[Spatial reasoning items]
▽
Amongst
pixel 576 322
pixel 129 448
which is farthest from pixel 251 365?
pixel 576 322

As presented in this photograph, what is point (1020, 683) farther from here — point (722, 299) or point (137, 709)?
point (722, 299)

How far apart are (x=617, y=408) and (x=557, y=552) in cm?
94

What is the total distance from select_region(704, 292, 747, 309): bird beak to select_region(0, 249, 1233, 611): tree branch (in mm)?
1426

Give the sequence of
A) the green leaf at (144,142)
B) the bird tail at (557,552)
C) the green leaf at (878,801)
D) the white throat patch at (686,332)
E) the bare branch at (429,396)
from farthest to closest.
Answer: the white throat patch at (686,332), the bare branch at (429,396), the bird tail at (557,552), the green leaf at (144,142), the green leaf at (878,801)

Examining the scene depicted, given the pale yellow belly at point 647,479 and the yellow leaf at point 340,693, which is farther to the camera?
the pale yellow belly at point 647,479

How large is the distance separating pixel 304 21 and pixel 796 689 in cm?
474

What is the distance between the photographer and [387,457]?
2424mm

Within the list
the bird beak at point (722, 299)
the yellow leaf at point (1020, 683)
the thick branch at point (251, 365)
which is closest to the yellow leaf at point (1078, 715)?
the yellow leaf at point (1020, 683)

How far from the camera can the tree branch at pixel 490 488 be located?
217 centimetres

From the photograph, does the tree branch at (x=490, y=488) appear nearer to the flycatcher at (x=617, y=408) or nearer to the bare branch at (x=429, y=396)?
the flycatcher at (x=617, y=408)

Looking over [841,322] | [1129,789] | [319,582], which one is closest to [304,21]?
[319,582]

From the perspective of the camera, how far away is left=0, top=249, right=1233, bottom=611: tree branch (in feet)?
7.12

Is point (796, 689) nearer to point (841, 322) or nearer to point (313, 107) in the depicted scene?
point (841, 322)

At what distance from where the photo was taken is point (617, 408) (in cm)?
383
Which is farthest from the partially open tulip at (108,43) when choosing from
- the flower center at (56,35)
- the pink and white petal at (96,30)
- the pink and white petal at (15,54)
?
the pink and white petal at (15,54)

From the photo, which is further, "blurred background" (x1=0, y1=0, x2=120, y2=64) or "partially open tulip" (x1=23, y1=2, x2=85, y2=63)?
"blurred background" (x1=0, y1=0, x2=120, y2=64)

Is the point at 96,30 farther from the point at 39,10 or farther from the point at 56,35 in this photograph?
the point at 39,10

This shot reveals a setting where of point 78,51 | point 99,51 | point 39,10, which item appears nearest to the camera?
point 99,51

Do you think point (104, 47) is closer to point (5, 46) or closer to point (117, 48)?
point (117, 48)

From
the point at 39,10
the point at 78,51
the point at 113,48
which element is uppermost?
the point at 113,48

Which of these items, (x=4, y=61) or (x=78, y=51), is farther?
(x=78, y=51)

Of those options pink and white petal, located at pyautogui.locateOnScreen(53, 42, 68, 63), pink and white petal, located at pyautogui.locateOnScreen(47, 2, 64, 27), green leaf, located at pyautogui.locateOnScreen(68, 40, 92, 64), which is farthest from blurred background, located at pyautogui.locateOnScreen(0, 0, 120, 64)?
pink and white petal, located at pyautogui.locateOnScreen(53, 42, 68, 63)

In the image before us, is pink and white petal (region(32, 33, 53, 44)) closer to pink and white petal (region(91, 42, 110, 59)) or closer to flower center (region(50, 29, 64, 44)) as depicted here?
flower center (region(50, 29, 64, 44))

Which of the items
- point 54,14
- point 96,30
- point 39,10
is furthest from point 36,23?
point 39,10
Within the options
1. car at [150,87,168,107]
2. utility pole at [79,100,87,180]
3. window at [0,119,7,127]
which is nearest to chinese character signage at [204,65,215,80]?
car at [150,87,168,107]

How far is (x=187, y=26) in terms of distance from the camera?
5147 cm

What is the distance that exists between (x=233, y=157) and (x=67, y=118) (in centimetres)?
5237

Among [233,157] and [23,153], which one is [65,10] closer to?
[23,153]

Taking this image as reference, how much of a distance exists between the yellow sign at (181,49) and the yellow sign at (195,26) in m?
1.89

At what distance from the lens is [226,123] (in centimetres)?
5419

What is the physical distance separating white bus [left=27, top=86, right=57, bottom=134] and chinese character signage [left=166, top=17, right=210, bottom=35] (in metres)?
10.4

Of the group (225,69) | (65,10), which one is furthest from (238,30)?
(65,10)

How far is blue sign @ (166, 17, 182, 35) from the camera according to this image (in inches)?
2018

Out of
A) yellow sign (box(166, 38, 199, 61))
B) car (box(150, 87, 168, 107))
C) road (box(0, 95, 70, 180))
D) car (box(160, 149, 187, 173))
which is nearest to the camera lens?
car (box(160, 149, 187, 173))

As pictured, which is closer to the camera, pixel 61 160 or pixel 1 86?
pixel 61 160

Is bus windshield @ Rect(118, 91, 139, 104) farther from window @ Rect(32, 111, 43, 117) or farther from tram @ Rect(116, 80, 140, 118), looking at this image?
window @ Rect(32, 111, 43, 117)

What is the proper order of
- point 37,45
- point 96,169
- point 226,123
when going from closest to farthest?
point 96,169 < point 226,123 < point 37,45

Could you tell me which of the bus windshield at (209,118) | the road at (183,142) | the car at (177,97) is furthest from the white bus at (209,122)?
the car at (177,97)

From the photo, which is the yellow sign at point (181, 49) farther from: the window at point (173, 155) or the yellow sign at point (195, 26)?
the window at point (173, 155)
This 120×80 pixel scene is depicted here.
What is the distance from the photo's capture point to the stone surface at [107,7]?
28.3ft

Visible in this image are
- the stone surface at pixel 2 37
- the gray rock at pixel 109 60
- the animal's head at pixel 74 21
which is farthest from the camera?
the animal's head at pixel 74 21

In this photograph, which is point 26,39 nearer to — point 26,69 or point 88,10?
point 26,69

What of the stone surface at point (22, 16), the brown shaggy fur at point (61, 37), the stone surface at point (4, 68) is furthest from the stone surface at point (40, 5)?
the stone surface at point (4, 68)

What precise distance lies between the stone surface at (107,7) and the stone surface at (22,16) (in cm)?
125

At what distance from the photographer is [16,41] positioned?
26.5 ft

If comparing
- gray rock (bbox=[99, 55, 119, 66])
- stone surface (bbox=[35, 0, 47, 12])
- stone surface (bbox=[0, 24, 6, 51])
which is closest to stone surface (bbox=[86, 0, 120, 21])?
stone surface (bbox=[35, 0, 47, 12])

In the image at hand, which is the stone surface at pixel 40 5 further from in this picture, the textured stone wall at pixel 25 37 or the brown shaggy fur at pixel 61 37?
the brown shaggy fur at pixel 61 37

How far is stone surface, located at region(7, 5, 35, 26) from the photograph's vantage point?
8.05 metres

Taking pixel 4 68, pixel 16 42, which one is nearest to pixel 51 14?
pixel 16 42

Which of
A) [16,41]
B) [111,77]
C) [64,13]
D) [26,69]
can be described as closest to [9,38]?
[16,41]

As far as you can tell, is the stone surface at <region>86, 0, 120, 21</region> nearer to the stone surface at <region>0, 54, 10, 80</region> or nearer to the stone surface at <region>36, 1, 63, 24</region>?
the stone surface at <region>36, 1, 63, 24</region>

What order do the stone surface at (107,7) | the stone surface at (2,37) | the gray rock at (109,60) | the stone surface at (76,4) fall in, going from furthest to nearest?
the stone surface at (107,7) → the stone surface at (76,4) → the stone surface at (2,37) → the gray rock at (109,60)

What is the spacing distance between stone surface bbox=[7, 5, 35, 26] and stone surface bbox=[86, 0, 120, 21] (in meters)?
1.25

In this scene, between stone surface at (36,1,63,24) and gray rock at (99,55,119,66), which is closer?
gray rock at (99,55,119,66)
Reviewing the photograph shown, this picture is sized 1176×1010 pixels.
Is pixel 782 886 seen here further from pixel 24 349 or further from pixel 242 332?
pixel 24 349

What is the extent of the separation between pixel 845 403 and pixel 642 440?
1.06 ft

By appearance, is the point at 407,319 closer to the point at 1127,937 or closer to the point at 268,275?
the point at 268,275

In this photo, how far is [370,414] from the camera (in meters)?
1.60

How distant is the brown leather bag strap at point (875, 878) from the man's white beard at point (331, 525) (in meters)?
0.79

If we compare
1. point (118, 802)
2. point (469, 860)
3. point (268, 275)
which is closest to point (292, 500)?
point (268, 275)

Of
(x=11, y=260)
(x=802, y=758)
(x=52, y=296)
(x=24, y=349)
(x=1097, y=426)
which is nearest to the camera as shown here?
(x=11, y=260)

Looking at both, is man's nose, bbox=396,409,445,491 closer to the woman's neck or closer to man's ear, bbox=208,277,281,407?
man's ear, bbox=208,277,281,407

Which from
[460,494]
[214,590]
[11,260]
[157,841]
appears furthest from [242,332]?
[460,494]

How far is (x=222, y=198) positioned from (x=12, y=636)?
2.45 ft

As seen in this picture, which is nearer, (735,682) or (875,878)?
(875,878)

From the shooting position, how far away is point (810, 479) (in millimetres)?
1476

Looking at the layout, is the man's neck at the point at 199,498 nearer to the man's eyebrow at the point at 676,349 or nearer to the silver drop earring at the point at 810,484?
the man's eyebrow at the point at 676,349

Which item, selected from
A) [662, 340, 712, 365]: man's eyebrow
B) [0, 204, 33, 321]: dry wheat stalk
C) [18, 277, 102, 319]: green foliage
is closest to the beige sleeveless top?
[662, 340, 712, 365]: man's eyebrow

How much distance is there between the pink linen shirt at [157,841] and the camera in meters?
△
(Given task): Copy out, word for word, the lines of the items above that start at the line containing "By appearance, is" and run through the end of the items, including both ends.

(Exercise result):
By appearance, is the point at 407,319 closer to the point at 1127,937 or closer to the point at 268,275?
the point at 268,275

In this photo, how far is [370,414] from the camera (in meters)?
1.60

How distant is the brown leather bag strap at point (875, 878) from the man's white beard at point (331, 525) (in meters)?
0.79

If we compare
1. point (118, 802)
2. point (469, 860)
3. point (268, 275)
which is closest to point (292, 500)?
point (268, 275)

Of
(x=11, y=260)
(x=802, y=758)
(x=52, y=296)
(x=24, y=349)
(x=1097, y=426)
which is nearest to the camera as shown here?
(x=11, y=260)

Looking at both, is man's nose, bbox=396,409,445,491 closer to the woman's neck or closer to man's ear, bbox=208,277,281,407?
man's ear, bbox=208,277,281,407

Which from
[460,494]
[214,590]
[11,260]
[157,841]
appears furthest from [242,332]?
[460,494]

How far is (x=222, y=198) positioned from (x=12, y=636)?
2.45 ft

As seen in this picture, which is nearer, (735,682) or (875,878)?
(875,878)

From the shooting position, how far away is point (810, 479) (in millimetres)?
1476

Looking at the layout, is the man's neck at the point at 199,498 nearer to the man's eyebrow at the point at 676,349 or nearer to the silver drop earring at the point at 810,484?
the man's eyebrow at the point at 676,349

Which item, selected from
A) [662, 340, 712, 365]: man's eyebrow
B) [0, 204, 33, 321]: dry wheat stalk
C) [18, 277, 102, 319]: green foliage
is closest to the beige sleeveless top?
[662, 340, 712, 365]: man's eyebrow

How much distance is there between the pink linen shirt at [157,841] and the camera in meters?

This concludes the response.